In the mid-19th century, nitroglycerin (nitroglycerine, glyceryl trinitrate, GTN) was synthesised by the Italian chemist Ascanio Sobrero (1812–1888) and was discovered to be a powerful vasodilator (Marsh & Marsh 2000), as well as an active ingredient in the manufacture of explosives, mostly dynamite. It was first used to relieve angina in 1867 and was noted to have pharmacological resistance on repeated doses (Daiber & Münzel 2015). Today, GTN is still the treatment of choice for relieving angina. Other organic esters and inorganic nitrates are also used, but the rapid action of GTN and its established efficacy make it the mainstay of angina pectoris relief.
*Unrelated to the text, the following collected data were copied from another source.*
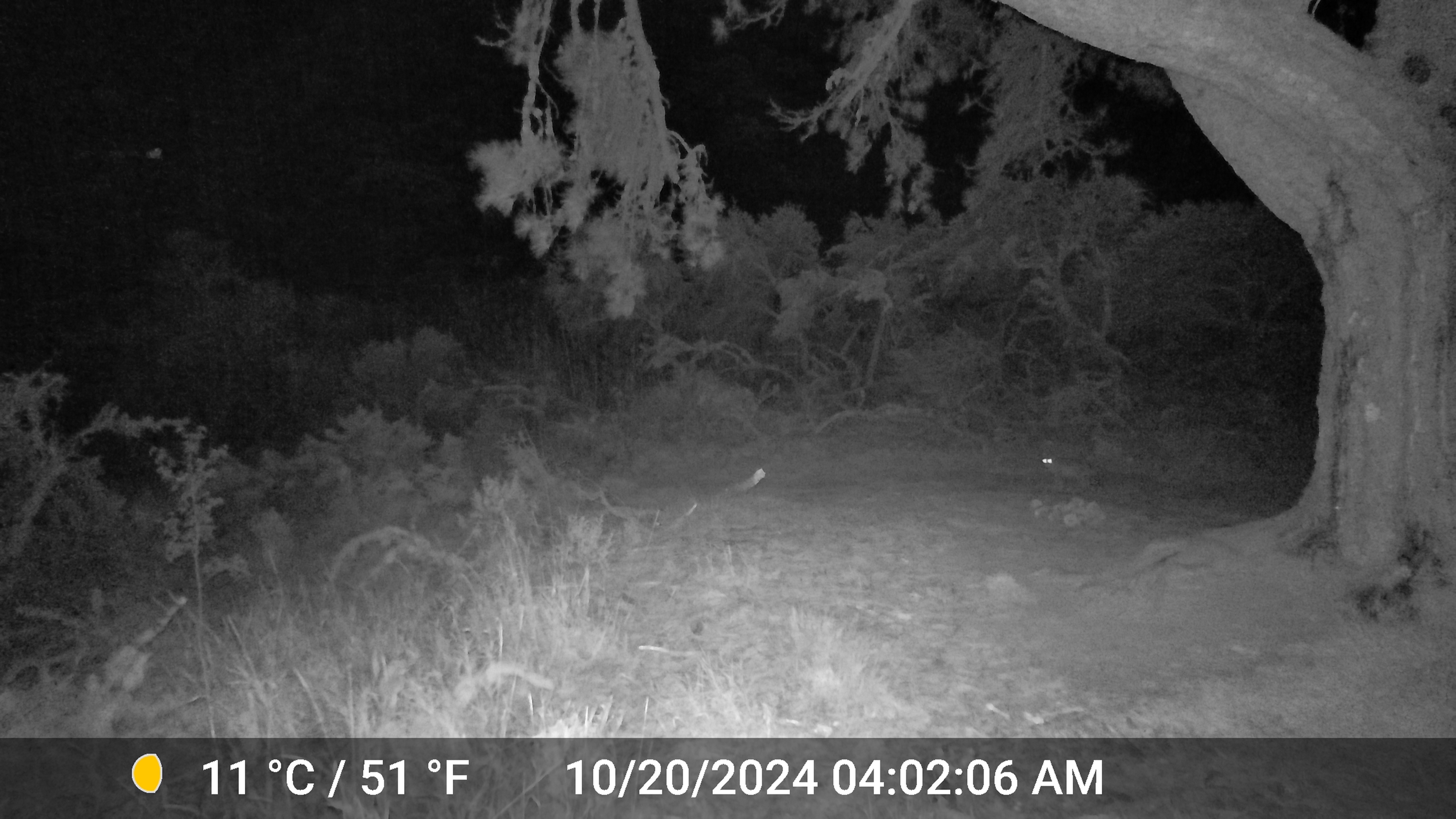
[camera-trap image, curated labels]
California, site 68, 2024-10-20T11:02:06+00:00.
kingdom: Animalia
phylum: Chordata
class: Mammalia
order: Carnivora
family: Felidae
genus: Lynx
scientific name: Lynx rufus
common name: bobcat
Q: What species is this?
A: Bobcat (Lynx rufus).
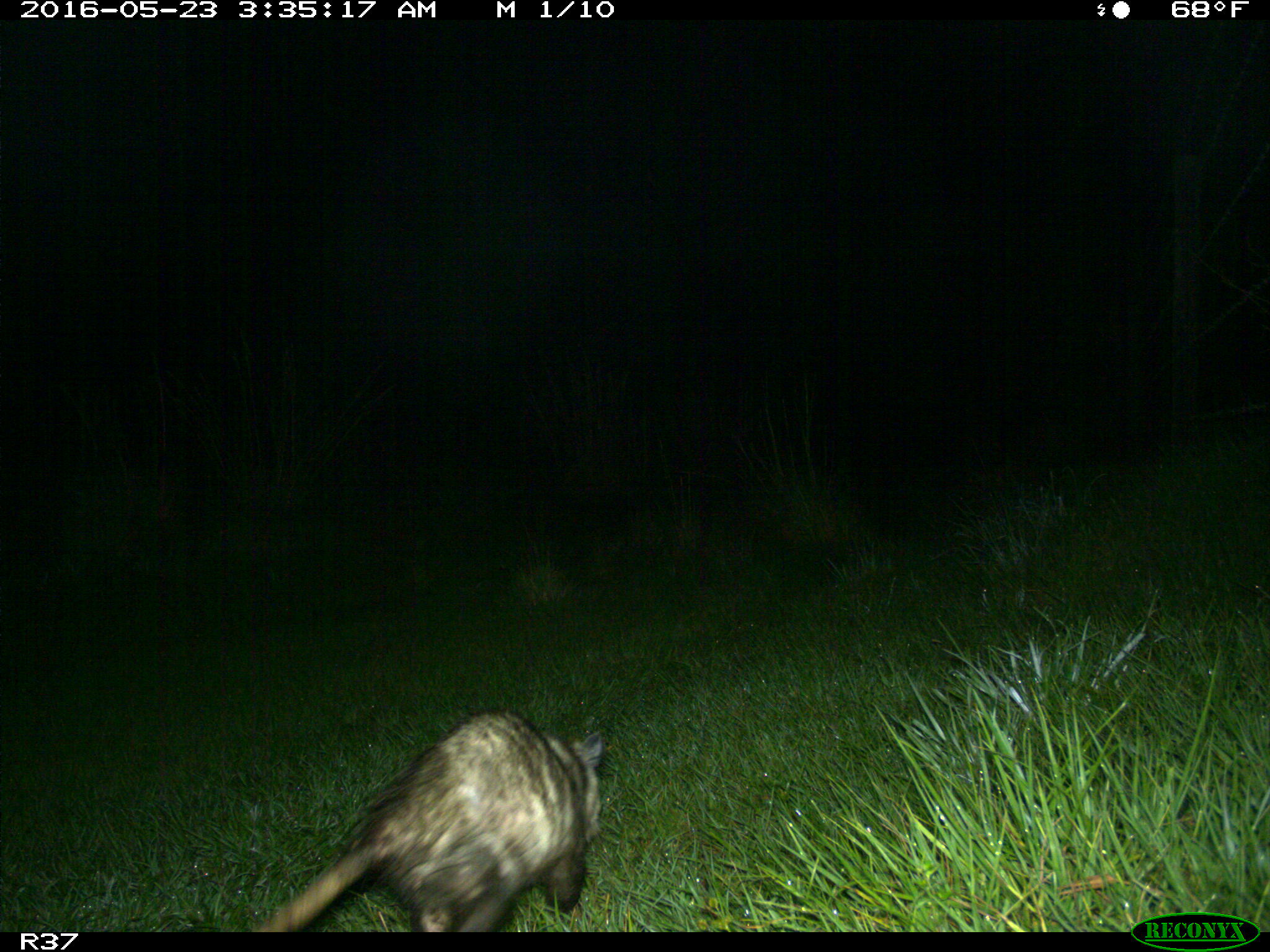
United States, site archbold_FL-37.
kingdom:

GTN relaxes blood vessels primarily via activation of the soluble guanylyl cyclase (sGC)/cGMP/cGMP-dependent protein kinase (cGK-I) pathway (see reviews Münzel et al. 2003, Daiber & Münzel 2015). The activation of sGC by nitrate-derived nitric oxide (NO) and/or S-nitrosothiol was identified as the principal mechanism of action of organic nitrates such as GTN (Schulz et al. 2002, Opelt et al. 2016). Nitrate generated within the mitochondria is metabolised further by reduction to NO and/or by conversion to S-nitrosothiol (Chen & Stamler 2006, Chen et al. 2002). However, the exact reaction mechanism of this mitochondrial NO production, as well as the NO form which is conveyed from mitochondria to cytosolic sGC, remain unresolved (Mayer & Beretta 2008, Chen & Stamler 2006). Nitrate drug biotransformation pathways to NO and their effects as NO donors across tissues remain ill defined. GTN-induced vasodilation might be mediated by an NO-related species, for example, iron–nitrosyl or S-nitroso species. A significant increase in iron–nitrosyl or S-nitroso species can be seen minutes after oral intake of GTN in human volunteers and animals (Wenzel et al. 2009, Janero et al. 2004).
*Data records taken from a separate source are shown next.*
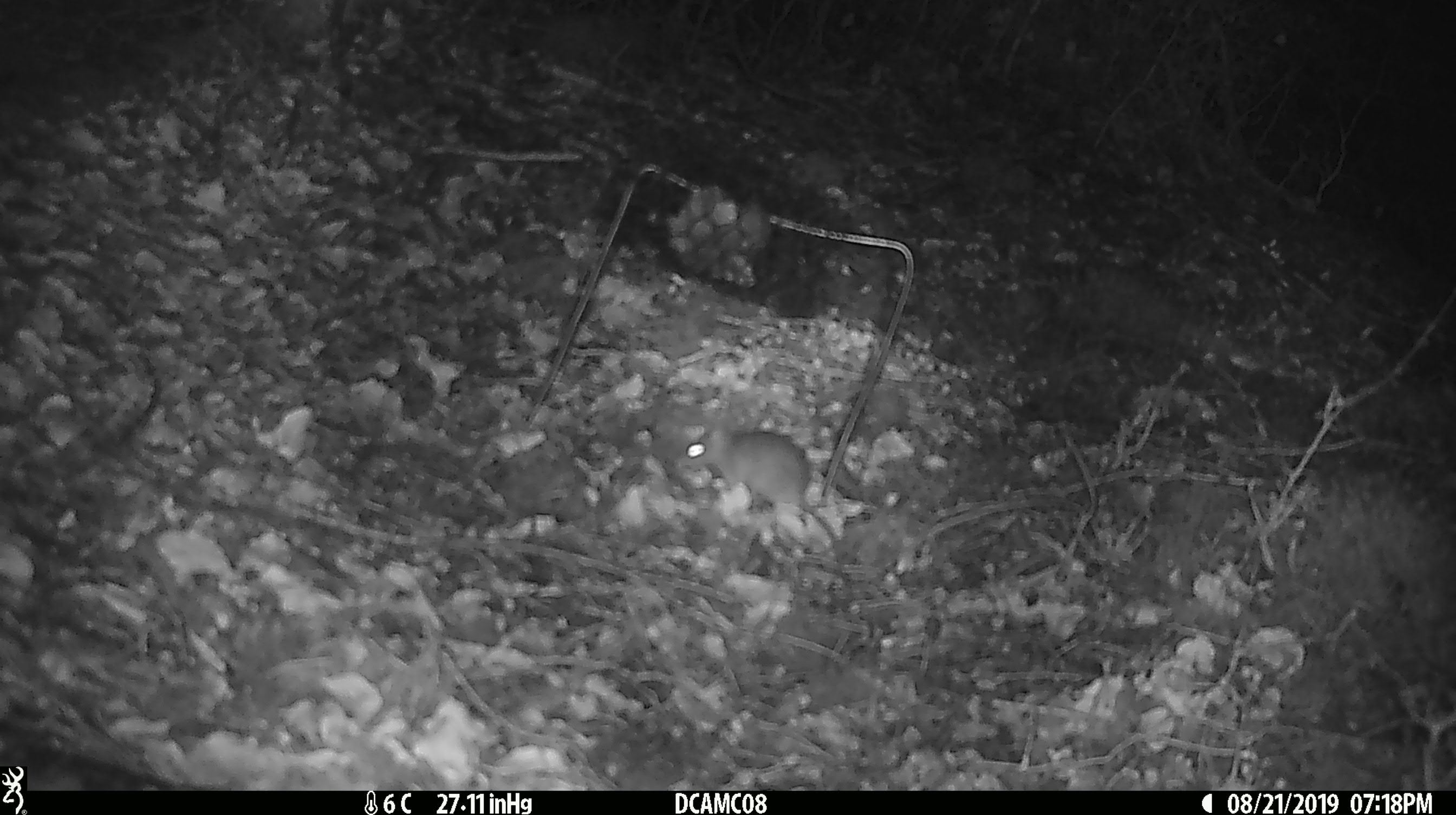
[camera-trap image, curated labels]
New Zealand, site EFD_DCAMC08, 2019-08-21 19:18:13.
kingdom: Animalia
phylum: Chordata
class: Mammalia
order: Rodentia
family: Muridae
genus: Mus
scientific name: Mus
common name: mouse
Mitochondrial aldehyde dehydrogenase 2 (ALDH2) catalyses the bioactivation of GTN by the formation of a reactive NO or NO-related intermediate that activates sGC. Conversion of GTN into GDN (1,2-glycerol dinitrate) and nitrite by mitochondrial ALDH2 may be an essential pathway of GTN bioactivation in blood vessels (Kollau et al. 2005). NO binds to a heme group of sGC. Activation of sGC leads to increased bioavailability of cyclic guanosine-3′,-5′-monophosphate (cGMP) and activation of cGMP-dependent protein kinases, such as the cGMP-dependent protein kinase I (cGK-I). cGK-I inhibits the inositol-1,4,5-trisphosphate (IP3)-dependent calcium release from the ER, inhibiting myosin light chain kinase (MLCK) and thereby vasoconstriction. cGKI also phosphorylates Rho and interferes with Rho kinase inhibition of myosin light chain phosphatase (MLCP). MLCP dephosphorylates MLC and enhances SMC relaxation. It is well known that GTN can inhibit mitochondrial ALDH2 activity (Mukerjee & Pietruszko 1994). Chen et al. (Chen et al. 2002) were the first to provide evidence that prolonged treatment with GTN results in GTN tolerance and simultaneous inhibition of mitochondrial ALDH2 in vascular preparations.

For simplification, the probable NO production from GTN is described as a single event, collating the probable denitrification and reduction steps involved.